Schneier Has Something Good To Say About Airport Security 226
Bruce Schneier points out on his blog a proposal to use electronic randomizers at airport security checkpoints. Schneier writes there:
"I've seen something like this at customs in, I think, India. Every passenger walks up to a kiosk and presses a button. If the green light turns on, he walks through. If the red light turns on, his bags get searched. Presumably the customs officials can set the search percentage.
Automatic randomized screening is a good idea. It's free from bias or profiling. It can't be gamed. These both make it more secure. Note that this is just an RFI from the TSA. An actual program might be years away, and it might not be implemented well. But it's certainly a start."
In this case, the proposal is for randomizers that direct passengers to particular conveyor-belt lines for screening.
Surely (Score:2, Funny)
Yes but if it's random surely they would need a separate belt for the foreign looking people thats more random.. Right?
Pennies on The Billion Dollars (Score:5, Funny)
Any VC's out there?
Binomial Theory (Score:5, Funny)
Any terrorist with a simple grasp of binomial theory could work out the number of terrorists to send through the gate necessary to achieve a 90% confidence that one of them gets through with the bomb, given only the relative probability of red vs. green.
So we must prevent binomial theory getting in the hands of terrorists.
Re:Low tech solution (Score:5, Funny)
Issue the TSA some dice?
Only if I can negate the search with a saving throw...
Re:Pennies on The Billion Dollars (Score:5, Funny)

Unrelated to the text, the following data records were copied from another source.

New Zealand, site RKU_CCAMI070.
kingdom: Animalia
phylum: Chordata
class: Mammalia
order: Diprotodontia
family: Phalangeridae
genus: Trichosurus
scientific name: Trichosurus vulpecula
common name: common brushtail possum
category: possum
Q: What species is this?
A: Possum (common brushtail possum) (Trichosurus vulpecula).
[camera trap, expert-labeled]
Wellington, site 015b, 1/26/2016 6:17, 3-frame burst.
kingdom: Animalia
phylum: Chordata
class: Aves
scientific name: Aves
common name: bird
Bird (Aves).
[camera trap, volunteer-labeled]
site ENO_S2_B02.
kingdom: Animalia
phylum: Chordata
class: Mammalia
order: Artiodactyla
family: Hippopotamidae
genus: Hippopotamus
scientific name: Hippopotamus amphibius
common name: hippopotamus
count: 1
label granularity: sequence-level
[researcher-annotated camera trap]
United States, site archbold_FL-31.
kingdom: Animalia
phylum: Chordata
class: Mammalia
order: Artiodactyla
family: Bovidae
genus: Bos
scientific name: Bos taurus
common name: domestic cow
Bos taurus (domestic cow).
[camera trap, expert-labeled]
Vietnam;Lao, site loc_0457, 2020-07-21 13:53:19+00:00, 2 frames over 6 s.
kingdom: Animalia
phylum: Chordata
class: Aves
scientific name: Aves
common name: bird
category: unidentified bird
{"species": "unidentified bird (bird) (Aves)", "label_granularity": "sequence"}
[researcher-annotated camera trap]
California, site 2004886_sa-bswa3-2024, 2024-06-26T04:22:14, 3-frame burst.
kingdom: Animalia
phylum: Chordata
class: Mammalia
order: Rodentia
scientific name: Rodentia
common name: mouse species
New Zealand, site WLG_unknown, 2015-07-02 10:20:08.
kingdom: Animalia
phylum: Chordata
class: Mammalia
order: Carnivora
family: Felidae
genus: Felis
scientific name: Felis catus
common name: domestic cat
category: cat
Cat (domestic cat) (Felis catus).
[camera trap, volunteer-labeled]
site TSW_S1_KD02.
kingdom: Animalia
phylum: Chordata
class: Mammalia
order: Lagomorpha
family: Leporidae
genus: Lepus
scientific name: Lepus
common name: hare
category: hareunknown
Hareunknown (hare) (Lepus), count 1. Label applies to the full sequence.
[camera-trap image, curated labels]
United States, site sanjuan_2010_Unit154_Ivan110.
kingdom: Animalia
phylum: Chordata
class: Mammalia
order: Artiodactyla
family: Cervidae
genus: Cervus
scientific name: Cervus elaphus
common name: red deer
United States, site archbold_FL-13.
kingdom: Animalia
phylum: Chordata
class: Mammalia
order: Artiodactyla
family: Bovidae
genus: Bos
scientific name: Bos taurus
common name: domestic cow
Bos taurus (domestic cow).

And don't forget the advanced adaptive screening rate through combinatorial probabilistics with both parallell and serial execution methods. You can also implement multiple selection criteria at once, subselecting some passengers to even more intensive screening methods. Though for expediency I'd recommend the d20.system instead.
Re:Pennies on The Billion Dollars (Score:2, Funny)
I propose we read a TSA einsatzgruppen's entrails then ignore the results and repeat until we're happy with the answer.